• **Problem to work on**: Convert the material below into a JSON list of strings with one string per line, leaving out blank lines.

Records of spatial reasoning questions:
-- Start --
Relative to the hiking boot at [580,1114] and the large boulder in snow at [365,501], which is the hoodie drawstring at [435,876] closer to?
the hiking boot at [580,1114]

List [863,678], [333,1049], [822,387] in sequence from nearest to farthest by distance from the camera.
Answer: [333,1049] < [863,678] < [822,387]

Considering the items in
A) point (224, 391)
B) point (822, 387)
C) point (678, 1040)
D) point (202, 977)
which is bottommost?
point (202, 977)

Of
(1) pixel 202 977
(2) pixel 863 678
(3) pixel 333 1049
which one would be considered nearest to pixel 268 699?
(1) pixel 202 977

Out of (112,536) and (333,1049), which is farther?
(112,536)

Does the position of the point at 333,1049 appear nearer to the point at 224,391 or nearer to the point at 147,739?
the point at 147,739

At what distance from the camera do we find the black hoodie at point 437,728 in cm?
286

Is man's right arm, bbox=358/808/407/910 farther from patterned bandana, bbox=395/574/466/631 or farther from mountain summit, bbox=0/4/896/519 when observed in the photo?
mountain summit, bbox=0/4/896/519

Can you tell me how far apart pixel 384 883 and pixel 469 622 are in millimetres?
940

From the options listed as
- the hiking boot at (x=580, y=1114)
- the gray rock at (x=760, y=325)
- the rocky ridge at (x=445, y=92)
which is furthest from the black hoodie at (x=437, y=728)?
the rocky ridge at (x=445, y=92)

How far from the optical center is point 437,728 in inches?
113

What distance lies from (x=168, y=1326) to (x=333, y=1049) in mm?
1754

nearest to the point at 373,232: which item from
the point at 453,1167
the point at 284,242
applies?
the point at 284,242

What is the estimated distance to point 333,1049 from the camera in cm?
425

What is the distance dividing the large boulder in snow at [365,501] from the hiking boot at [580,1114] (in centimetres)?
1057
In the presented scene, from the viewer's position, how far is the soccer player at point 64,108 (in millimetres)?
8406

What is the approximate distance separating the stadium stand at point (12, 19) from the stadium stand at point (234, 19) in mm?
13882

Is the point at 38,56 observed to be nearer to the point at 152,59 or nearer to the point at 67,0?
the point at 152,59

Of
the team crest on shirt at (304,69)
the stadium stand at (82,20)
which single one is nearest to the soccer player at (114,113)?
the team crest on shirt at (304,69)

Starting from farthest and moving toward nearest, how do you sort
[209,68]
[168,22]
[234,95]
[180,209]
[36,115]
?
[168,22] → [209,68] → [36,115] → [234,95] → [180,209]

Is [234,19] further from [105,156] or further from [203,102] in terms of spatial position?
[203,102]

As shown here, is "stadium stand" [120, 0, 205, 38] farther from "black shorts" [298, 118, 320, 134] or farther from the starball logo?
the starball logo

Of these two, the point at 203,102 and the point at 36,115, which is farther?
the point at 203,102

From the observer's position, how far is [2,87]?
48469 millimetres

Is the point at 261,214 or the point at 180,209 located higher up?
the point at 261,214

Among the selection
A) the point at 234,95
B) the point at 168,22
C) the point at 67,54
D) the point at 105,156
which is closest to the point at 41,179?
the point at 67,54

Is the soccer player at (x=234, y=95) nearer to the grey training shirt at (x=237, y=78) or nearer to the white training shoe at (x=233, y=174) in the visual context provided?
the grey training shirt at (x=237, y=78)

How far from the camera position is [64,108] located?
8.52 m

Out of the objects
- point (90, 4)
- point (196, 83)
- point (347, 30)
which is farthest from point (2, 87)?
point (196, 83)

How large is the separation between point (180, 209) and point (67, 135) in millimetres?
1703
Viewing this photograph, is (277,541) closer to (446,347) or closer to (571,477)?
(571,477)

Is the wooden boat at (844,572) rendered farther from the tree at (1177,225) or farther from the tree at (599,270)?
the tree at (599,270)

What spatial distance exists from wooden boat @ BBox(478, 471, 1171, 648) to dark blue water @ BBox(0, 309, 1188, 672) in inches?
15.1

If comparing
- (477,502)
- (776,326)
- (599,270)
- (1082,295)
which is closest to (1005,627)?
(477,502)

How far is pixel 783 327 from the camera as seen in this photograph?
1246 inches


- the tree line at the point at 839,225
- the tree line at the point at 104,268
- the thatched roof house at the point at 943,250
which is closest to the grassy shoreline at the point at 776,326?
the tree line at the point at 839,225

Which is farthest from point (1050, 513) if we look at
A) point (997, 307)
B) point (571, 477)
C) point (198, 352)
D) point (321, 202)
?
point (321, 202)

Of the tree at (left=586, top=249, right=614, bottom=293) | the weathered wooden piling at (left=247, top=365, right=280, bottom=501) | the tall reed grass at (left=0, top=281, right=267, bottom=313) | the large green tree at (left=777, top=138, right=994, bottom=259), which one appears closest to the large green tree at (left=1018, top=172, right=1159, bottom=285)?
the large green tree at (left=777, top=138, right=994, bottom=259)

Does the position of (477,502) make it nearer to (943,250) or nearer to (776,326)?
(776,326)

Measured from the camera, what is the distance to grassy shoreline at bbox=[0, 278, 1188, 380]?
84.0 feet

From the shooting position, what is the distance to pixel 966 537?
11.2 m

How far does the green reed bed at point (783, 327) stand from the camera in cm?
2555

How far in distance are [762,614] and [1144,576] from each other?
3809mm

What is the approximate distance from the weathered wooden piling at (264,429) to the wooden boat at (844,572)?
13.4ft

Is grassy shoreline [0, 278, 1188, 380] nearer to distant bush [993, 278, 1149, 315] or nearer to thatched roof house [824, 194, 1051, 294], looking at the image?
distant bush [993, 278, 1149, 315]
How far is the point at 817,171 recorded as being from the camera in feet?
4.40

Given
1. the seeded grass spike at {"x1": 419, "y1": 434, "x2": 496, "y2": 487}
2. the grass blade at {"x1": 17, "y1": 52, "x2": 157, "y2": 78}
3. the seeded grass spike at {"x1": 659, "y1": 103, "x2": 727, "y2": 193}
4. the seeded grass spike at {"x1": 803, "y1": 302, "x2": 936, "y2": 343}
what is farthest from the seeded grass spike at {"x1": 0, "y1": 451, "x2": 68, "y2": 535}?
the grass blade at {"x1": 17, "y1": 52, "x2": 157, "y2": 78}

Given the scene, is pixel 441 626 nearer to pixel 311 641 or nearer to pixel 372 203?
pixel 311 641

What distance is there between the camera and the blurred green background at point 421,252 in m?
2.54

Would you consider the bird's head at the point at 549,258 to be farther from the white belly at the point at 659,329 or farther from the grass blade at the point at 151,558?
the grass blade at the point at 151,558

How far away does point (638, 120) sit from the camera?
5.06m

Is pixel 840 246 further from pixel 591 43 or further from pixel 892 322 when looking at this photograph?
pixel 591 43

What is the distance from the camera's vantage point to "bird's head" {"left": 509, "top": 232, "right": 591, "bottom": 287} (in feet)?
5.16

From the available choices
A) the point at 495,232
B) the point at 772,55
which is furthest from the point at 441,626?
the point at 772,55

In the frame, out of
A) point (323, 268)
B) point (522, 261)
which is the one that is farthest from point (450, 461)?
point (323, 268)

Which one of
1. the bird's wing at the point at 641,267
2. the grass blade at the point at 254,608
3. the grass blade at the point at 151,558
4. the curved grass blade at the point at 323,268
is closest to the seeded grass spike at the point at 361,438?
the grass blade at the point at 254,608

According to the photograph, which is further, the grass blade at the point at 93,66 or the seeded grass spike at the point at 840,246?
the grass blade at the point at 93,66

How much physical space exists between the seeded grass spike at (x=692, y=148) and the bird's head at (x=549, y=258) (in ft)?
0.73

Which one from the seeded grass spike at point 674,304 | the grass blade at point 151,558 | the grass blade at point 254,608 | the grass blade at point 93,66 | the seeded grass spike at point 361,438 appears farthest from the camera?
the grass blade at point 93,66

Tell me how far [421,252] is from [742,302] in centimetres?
-- End --
• **Worked solution**:
[
  "Relative to the hiking boot at [580,1114] and the large boulder in snow at [365,501], which is the hoodie drawstring at [435,876] closer to?",
  "the hiking boot at [580,1114]",
  "List [863,678], [333,1049], [822,387] in sequence from nearest to farthest by distance from the camera.",
  "Answer: [333,1049] < [863,678] < [822,387]",
  "Considering the items in",
  "A) point (224, 391)",
  "B) point (822, 387)",
  "C) point (678, 1040)",
  "D) point (202, 977)",
  "which is bottommost?",
  "point (202, 977)",
  "Of",
  "(1) pixel 202 977",
  "(2) pixel 863 678",
  "(3) pixel 333 1049",
  "which one would be considered nearest to pixel 268 699?",
  "(1) pixel 202 977",
  "Out of (112,536) and (333,1049), which is farther?",
  "(112,536)",
  "Does the position of the point at 333,1049 appear nearer to the point at 224,391 or nearer to the point at 147,739?",
  "the point at 147,739",
  "At what distance from the camera do we find the black hoodie at point 437,728 in cm?",
  "286",
  "Is man's right arm, bbox=358/808/407/910 farther from patterned bandana, bbox=395/574/466/631 or farther from mountain summit, bbox=0/4/896/519 when observed in the photo?",
  "mountain summit, bbox=0/4/896/519",
  "Can you tell me how far apart pixel 384 883 and pixel 469 622 are in millimetres?",
  "940",
  "From the options listed as",
  "- the hiking boot at (x=580, y=1114)",
  "- the gray rock at (x=760, y=325)",
  "- the rocky ridge at (x=445, y=92)",
  "which is furthest from the black hoodie at (x=437, y=728)?",
  "the rocky ridge at (x=445, y=92)",
  "How far from the optical center is point 437,728 in inches?",
  "113",
  "What distance lies from (x=168, y=1326) to (x=333, y=1049) in mm?",
  "1754",
  "nearest to the point at 373,232: which item from",
  "the point at 453,1167",
  "the point at 284,242",
  "applies?",
  "the point at 284,242",
  "What is the estimated distance to point 333,1049 from the camera in cm?",
  "425",
  "What is the distance dividing the large boulder in snow at [365,501] from the hiking boot at [580,1114] (in centimetres)?",
  "1057",
  "In the presented scene, from the viewer's position, how far is the soccer player at point 64,108 (in millimetres)?",
  "8406",
  "What is the approximate distance separating the stadium stand at point (12, 19) from the stadium stand at point (234, 19) in mm?",
  "13882",
  "Is the point at 38,56 observed to be nearer to the point at 152,59 or nearer to the point at 67,0?",
  "the point at 152,59",
  "Of",
  "the team crest on shirt at (304,69)",
  "the stadium stand at (82,20)",
  "which single one is nearest to the soccer player at (114,113)?",
  "the team crest on shirt at (304,69)",
  "Starting from farthest and moving toward nearest, how do you sort",
  "[209,68]",
  "[168,22]",
  "[234,95]",
  "[180,209]",
  "[36,115]",
  "?",
  "[168,22] → [209,68] → [36,115] → [234,95] → [180,209]",
  "Is [234,19] further from [105,156] or further from [203,102] in terms of spatial position?",
  "[203,102]",
  "As shown here, is \"stadium stand\" [120, 0, 205, 38] farther from \"black shorts\" [298, 118, 320, 134] or farther from the starball logo?",
  "the starball logo",
  "Of these two, the point at 203,102 and the point at 36,115, which is farther?",
  "the point at 203,102",
  "From the observer's position, how far is [2,87]?",
  "48469 millimetres",
  "Is the point at 261,214 or the point at 180,209 located higher up?",
  "the point at 261,214",
  "Among the selection",
  "A) the point at 234,95",
  "B) the point at 168,22",
  "C) the point at 67,54",
  "D) the point at 105,156",
  "which is closest to the point at 41,179?",
  "the point at 67,54",
  "Is the soccer player at (x=234, y=95) nearer to the grey training shirt at (x=237, y=78) or nearer to the white training shoe at (x=233, y=174) in the visual context provided?",
  "the grey training shirt at (x=237, y=78)",
  "How far from the camera position is [64,108] located?",
  "8.52 m",
  "Out of the objects",
  "- point (90, 4)",
  "- point (196, 83)",
  "- point (347, 30)",
  "which is farthest from point (2, 87)?",
  "point (196, 83)",
  "How large is the separation between point (180, 209) and point (67, 135) in millimetres?",
  "1703",
  "Viewing this photograph, is (277,541) closer to (446,347) or closer to (571,477)?",
  "(571,477)",
  "Is the wooden boat at (844,572) rendered farther from the tree at (1177,225) or farther from the tree at (599,270)?",
  "the tree at (599,270)",
  "What spatial distance exists from wooden boat @ BBox(478, 471, 1171, 648) to dark blue water @ BBox(0, 309, 1188, 672) in inches?",
  "15.1",
  "If comparing",
  "- (477,502)",
  "- (776,326)",
  "- (599,270)",
  "- (1082,295)",
  "which is closest to (1005,627)?",
  "(477,502)",
  "How far is pixel 783 327 from the camera as seen in this photograph?",
  "1246 inches",
  "- the tree line at the point at 839,225",
  "- the tree line at the point at 104,268",
  "- the thatched roof house at the point at 943,250",
  "which is closest to the grassy shoreline at the point at 776,326?",
  "the tree line at the point at 839,225",
  "Which is farthest from point (1050, 513) if we look at",
  "A) point (997, 307)",
  "B) point (571, 477)",
  "C) point (198, 352)",
  "D) point (321, 202)",
  "?",
  "point (321, 202)",
  "Of the tree at (left=586, top=249, right=614, bottom=293) | the weathered wooden piling at (left=247, top=365, right=280, bottom=501) | the tall reed grass at (left=0, top=281, right=267, bottom=313) | the large green tree at (left=777, top=138, right=994, bottom=259), which one appears closest to the large green tree at (left=1018, top=172, right=1159, bottom=285)?",
  "the large green tree at (left=777, top=138, right=994, bottom=259)",
  "Does the position of (477,502) make it nearer to (943,250) or nearer to (776,326)?",
  "(776,326)",
  "Measured from the camera, what is the distance to grassy shoreline at bbox=[0, 278, 1188, 380]?",
  "84.0 feet",
  "From the shooting position, what is the distance to pixel 966 537?",
  "11.2 m",
  "How far does the green reed bed at point (783, 327) stand from the camera in cm?",
  "2555",
  "How far in distance are [762,614] and [1144,576] from each other?",
  "3809mm",
  "What is the approximate distance from the weathered wooden piling at (264,429) to the wooden boat at (844,572)?",
  "13.4ft",
  "Is grassy shoreline [0, 278, 1188, 380] nearer to distant bush [993, 278, 1149, 315] or nearer to thatched roof house [824, 194, 1051, 294], looking at the image?",
  "distant bush [993, 278, 1149, 315]",
  "How far is the point at 817,171 recorded as being from the camera in feet?",
  "4.40",
  "Given",
  "1. the seeded grass spike at {\"x1\": 419, \"y1\": 434, \"x2\": 496, \"y2\": 487}",
  "2. the grass blade at {\"x1\": 17, \"y1\": 52, \"x2\": 157, \"y2\": 78}",
  "3. the seeded grass spike at {\"x1\": 659, \"y1\": 103, \"x2\": 727, \"y2\": 193}",
  "4. the seeded grass spike at {\"x1\": 803, \"y1\": 302, \"x2\": 936, \"y2\": 343}",
  "what is farthest from the seeded grass spike at {\"x1\": 0, \"y1\": 451, \"x2\": 68, \"y2\": 535}?",
  "the grass blade at {\"x1\": 17, \"y1\": 52, \"x2\": 157, \"y2\": 78}",
  "Given the scene, is pixel 441 626 nearer to pixel 311 641 or nearer to pixel 372 203?",
  "pixel 311 641",
  "What distance is there between the camera and the blurred green background at point 421,252 in m?",
  "2.54",
  "Would you consider the bird's head at the point at 549,258 to be farther from the white belly at the point at 659,329 or farther from the grass blade at the point at 151,558?",
  "the grass blade at the point at 151,558",
  "How far away does point (638, 120) sit from the camera?",
  "5.06m",
  "Is pixel 840 246 further from pixel 591 43 or further from pixel 892 322 when looking at this photograph?",
  "pixel 591 43",
  "What is the distance from the camera's vantage point to \"bird's head\" {\"left\": 509, \"top\": 232, \"right\": 591, \"bottom\": 287} (in feet)?",
  "5.16",
  "From the available choices",
  "A) the point at 495,232",
  "B) the point at 772,55",
  "which is furthest from the point at 441,626?",
  "the point at 772,55",
  "In the frame, out of",
  "A) point (323, 268)",
  "B) point (522, 261)",
  "which is the one that is farthest from point (450, 461)?",
  "point (323, 268)",
  "Which one of",
  "1. the bird's wing at the point at 641,267",
  "2. the grass blade at the point at 254,608",
  "3. the grass blade at the point at 151,558",
  "4. the curved grass blade at the point at 323,268",
  "is closest to the seeded grass spike at the point at 361,438?",
  "the grass blade at the point at 254,608",
  "According to the photograph, which is further, the grass blade at the point at 93,66 or the seeded grass spike at the point at 840,246?",
  "the grass blade at the point at 93,66",
  "How much physical space exists between the seeded grass spike at (x=692, y=148) and the bird's head at (x=549, y=258) (in ft)?",
  "0.73",
  "Which one from the seeded grass spike at point 674,304 | the grass blade at point 151,558 | the grass blade at point 254,608 | the grass blade at point 93,66 | the seeded grass spike at point 361,438 appears farthest from the camera?",
  "the grass blade at point 93,66",
  "Tell me how far [421,252] is from [742,302] in centimetres?"
]